# Here is why I Do Not Recommend seasoning wood indoors.



## pen (Mar 23, 2011)

There is no denying the fact that putting wood into a warm / dry environment will speed up its drying time.

However, here is an example of why I do not suggest doing this in one's home or basement.

This was a perfect ash tree that I dropped Jan of 2010 to widen a roadway at a buddies cabin.  This tree was completely healthy w/ no rot.  The tree was cut into rounds, and stacked where it sat until Aug when I split, then stacked it again.  I just moved the wood pile (yes, stacked again) it was in the other day and decided to take a picture of one of the splits.

Bark borers (these were not the emerald ash kind but bark borers none the less) attack this species of wood as soon as it is cut and begin feasting.  Later on these little buggers emerge and there are a lot of them.  Since this wood was outside no-harm-no-foul.  However, if this wood were in the basement you'd have 100,000's of these covering every window sill and light bulb in the house (don't ask me how I know  :shut: ).

These are common with ash in my area and do not hurt the live tree nor will they feast upon any dried wood on your home.  All in all they are a nuisance, and a damn good one at that.  There are so many that came out of just this one split that it would almost appear that I shot it w/ a shot gun.  Now, multiply that by a facecord or cord or whatever huge amount that is stored in a basement and I hope you have a good shop vac that you enjoy using.

Point is, unseasoned firewood = food source to many things.  Let the drying happen outside and you greatly reduce your risk of having an infestation of any kind in your home as a result of the firewood.



























pen


----------



## skyline (Mar 23, 2011)

Part of the fun of this forum is learning what "seasoned" folks do in other parts of the country, some techniques work well most everywhere and some not so much. I'm hoping to build the warmer, drier greenhouse type of wood shed since our NW climate really slows drying for more than half the year and I think the green house will speed up drying significantly plus I can get farther ahead if I'm not having to move my wood from seasoning stack to storage stack. I'm with you about not wanting extra critters in my house, I don't have room inside anyway, and besides the occasional yellow jack we don't have too much problem in the way of pests around here. 

As a side note, my father-in-law has a dedicated wood room in his house where he can store 8 cords next to his wood burning furnace. Every piece of wood I measured that had been in there for 2 months measured 0% on the moisture meter. That doesn't mean it was 0% throughout the split but plenty dry enough to burn. And once he splits his wood and throws it in his room, he only has to stack it once. That's what I'm shooting for.


----------



## billb3 (Mar 23, 2011)

Those buggers are supposedly why the  joists in my basement are all tarred.


----------



## NH_Wood (Mar 23, 2011)

Wonder if you have powder post beetle larvae Pen - I had 4 cord of white ash or so for this current season that was simply LOADED with the holes and powder - quite a mess - your holes seem a little larger though. Cheers!

###

◆ EXERCISE INSTRUCTIONS:
(A) List the usernames of everyone who posted in the firewood thread.
(B) Copy out the lines of the entries from the one containing "Going from closest" through the one containing "5. pixel 724 280", both of those lines included.
The firewood thread and the entries that follow it have no connection to each other.

###

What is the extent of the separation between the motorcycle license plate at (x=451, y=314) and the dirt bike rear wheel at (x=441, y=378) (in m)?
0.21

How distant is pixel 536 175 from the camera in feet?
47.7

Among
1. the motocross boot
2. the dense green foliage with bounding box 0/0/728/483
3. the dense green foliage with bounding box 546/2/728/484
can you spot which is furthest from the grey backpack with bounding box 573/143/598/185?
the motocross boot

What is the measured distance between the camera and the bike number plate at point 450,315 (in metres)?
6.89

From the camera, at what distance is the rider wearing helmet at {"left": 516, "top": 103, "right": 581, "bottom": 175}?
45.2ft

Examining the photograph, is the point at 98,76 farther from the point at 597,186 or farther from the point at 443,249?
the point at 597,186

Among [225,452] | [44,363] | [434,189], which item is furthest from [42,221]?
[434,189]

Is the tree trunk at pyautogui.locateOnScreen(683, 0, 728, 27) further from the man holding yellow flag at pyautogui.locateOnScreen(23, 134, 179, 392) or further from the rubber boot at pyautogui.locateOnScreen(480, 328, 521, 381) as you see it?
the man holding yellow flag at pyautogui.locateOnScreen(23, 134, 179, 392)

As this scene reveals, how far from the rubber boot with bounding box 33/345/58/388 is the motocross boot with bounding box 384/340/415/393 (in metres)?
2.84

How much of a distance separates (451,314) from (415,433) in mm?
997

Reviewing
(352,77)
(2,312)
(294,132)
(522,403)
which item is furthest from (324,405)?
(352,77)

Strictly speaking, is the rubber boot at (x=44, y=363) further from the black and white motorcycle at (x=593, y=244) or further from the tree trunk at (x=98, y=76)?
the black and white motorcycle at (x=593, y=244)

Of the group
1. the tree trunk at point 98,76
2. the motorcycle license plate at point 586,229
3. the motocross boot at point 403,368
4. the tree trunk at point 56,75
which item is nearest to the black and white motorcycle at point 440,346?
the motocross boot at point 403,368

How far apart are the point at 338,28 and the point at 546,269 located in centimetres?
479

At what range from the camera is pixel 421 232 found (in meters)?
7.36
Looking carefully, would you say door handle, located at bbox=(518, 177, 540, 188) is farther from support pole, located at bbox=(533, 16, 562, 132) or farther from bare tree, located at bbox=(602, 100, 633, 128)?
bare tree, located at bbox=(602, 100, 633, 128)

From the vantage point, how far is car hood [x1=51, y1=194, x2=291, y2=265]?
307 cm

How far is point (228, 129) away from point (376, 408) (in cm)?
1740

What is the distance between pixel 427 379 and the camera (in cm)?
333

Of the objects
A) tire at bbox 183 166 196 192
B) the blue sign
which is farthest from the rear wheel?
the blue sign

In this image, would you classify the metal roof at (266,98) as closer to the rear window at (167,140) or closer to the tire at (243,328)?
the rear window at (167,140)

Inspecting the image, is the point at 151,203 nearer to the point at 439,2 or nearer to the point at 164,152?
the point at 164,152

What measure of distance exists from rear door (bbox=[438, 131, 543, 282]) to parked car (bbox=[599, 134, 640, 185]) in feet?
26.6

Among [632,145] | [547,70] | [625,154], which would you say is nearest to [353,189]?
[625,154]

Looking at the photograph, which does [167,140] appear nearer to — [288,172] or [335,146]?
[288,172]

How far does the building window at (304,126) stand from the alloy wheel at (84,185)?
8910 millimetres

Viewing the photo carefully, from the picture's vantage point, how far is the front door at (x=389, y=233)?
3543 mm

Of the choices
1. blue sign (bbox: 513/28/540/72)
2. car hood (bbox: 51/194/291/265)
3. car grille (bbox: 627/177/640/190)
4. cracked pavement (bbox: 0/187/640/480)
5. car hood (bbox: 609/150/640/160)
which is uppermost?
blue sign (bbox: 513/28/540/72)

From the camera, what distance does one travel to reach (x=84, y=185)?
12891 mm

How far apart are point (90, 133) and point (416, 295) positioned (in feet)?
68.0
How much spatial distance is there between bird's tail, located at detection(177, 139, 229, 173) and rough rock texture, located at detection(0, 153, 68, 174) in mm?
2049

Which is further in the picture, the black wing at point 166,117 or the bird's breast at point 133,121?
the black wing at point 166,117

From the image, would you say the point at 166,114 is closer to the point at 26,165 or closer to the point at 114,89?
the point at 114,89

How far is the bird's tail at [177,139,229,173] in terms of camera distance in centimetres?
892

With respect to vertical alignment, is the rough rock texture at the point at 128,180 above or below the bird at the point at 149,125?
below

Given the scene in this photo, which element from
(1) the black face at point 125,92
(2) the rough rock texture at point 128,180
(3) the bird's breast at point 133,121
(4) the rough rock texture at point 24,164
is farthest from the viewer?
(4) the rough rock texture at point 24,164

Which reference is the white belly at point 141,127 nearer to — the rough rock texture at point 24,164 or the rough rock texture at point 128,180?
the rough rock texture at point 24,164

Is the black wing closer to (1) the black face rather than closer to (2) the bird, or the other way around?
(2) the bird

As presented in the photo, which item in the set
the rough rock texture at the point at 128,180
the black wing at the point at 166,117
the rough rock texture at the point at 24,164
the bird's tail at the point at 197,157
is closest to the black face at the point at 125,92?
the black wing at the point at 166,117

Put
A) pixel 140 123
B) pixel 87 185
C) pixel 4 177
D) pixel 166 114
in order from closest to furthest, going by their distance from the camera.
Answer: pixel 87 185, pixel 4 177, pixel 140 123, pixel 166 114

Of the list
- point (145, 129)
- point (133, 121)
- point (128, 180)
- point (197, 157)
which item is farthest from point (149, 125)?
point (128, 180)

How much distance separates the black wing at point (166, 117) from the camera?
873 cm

###

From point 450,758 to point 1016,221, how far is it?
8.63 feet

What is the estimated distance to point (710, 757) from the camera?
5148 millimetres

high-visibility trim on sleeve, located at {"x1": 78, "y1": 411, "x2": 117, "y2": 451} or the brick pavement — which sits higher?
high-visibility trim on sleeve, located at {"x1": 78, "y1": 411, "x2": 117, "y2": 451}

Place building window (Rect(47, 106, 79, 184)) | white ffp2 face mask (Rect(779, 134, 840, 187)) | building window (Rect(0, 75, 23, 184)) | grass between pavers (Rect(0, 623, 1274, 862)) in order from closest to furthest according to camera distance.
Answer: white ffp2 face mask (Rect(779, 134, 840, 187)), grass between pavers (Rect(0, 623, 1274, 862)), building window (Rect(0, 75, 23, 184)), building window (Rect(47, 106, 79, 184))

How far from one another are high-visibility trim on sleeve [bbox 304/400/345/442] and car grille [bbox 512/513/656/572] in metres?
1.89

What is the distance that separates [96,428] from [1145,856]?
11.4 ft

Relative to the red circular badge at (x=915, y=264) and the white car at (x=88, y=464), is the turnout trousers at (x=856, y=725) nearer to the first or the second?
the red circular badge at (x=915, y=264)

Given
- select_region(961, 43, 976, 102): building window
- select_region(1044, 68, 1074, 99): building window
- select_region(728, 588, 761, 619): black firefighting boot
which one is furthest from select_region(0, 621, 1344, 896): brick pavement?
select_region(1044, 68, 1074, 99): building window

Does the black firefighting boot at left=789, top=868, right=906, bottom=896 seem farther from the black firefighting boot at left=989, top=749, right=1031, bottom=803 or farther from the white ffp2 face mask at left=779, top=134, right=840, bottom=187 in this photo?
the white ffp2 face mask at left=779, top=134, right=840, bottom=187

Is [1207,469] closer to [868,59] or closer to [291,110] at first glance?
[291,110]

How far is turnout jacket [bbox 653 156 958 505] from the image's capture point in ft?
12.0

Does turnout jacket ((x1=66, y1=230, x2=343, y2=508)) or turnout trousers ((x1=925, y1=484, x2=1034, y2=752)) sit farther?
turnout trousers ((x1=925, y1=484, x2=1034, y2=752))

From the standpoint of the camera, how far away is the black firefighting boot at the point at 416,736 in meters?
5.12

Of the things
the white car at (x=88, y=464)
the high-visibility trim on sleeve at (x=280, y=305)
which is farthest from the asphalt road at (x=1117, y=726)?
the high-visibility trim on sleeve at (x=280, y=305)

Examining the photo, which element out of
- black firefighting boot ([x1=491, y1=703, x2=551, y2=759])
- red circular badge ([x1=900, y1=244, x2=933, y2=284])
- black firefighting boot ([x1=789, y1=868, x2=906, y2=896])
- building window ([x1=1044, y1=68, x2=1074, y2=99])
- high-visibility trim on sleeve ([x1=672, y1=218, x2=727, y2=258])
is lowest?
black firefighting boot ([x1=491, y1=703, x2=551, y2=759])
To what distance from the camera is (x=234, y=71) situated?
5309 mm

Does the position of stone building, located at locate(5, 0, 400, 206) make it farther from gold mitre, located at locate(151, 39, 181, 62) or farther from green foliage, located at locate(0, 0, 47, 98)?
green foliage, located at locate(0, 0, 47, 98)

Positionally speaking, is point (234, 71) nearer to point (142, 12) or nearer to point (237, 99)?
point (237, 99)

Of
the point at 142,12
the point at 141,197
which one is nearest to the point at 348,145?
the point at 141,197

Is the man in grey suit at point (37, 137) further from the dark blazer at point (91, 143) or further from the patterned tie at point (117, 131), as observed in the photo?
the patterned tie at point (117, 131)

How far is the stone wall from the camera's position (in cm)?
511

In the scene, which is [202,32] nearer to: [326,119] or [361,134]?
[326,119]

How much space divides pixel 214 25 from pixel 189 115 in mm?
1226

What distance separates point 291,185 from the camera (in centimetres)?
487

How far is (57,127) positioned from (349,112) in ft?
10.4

###

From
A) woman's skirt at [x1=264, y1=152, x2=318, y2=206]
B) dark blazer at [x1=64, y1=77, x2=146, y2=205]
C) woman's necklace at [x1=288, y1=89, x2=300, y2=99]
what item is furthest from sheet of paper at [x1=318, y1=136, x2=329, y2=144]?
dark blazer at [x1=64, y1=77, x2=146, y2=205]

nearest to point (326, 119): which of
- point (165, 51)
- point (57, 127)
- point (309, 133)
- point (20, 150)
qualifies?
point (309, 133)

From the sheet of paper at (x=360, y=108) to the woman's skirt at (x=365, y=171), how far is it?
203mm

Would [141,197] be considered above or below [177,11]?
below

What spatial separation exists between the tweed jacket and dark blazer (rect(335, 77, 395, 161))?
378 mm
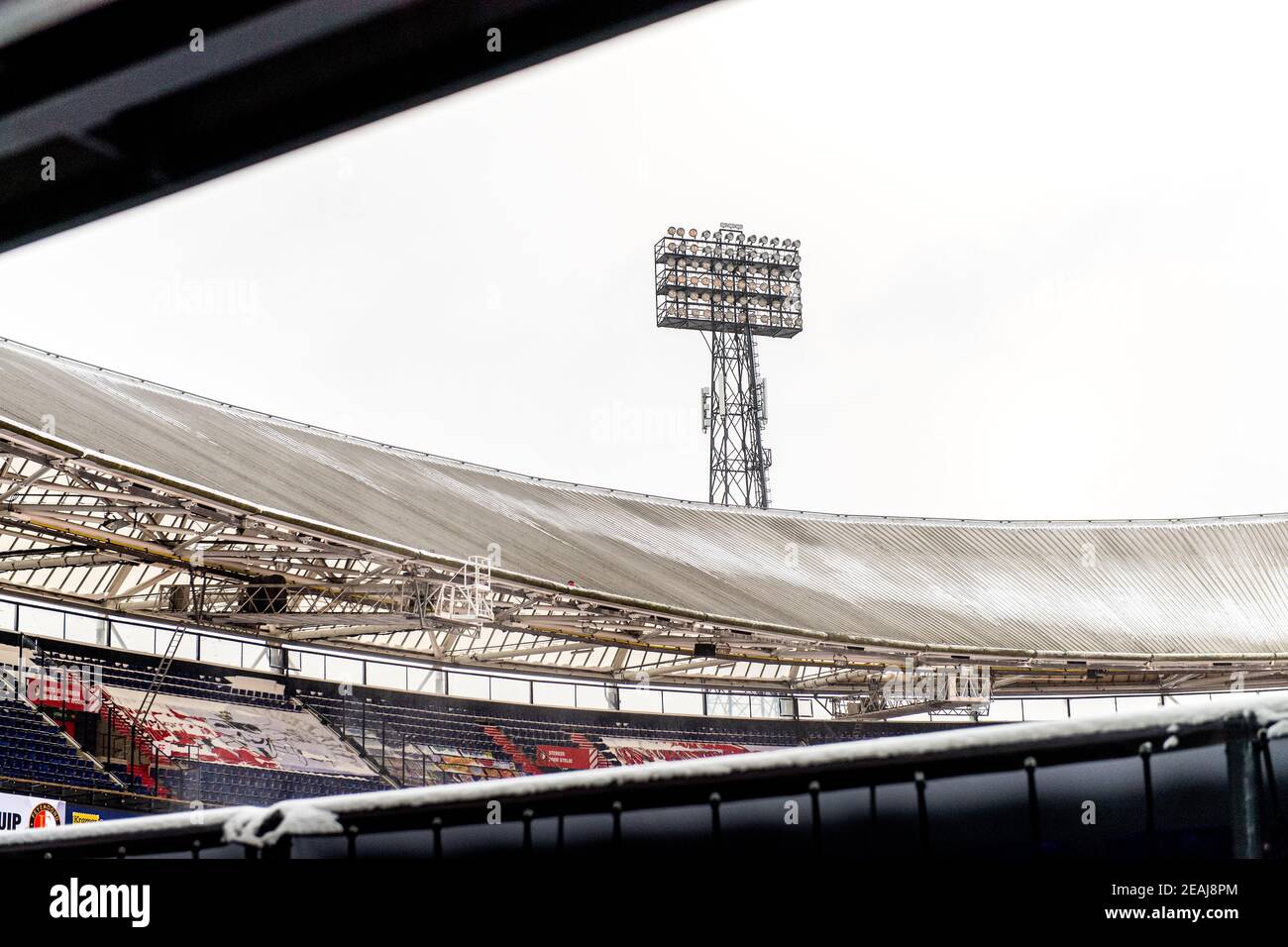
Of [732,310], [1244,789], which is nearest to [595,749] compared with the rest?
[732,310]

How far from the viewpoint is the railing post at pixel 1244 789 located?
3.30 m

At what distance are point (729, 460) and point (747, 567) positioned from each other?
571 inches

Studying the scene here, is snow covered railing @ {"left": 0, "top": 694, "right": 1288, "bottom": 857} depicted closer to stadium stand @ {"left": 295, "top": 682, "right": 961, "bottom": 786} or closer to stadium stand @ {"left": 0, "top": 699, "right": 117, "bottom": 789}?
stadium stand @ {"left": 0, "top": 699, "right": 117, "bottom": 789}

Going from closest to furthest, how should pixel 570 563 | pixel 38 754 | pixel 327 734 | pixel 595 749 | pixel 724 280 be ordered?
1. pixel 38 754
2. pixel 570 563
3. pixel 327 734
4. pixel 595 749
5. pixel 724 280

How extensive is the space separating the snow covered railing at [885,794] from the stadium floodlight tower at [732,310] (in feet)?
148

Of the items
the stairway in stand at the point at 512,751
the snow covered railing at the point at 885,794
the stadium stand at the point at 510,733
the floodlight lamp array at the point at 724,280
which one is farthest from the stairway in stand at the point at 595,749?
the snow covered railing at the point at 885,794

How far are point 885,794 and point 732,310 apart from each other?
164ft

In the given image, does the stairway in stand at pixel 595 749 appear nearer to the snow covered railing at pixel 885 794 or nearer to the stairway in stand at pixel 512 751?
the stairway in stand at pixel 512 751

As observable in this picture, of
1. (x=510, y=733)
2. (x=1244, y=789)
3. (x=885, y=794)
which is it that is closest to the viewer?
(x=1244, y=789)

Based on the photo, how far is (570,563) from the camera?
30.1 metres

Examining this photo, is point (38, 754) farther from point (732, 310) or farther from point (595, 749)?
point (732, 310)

###

◆ ANSWERS GIVEN:
(A) pen, skyline, billb3, NH_Wood

(B)
Going from closest to furthest, how should pixel 570 563 | pixel 38 754 | pixel 327 734 | pixel 595 749 | pixel 724 280 be ordered?
1. pixel 38 754
2. pixel 570 563
3. pixel 327 734
4. pixel 595 749
5. pixel 724 280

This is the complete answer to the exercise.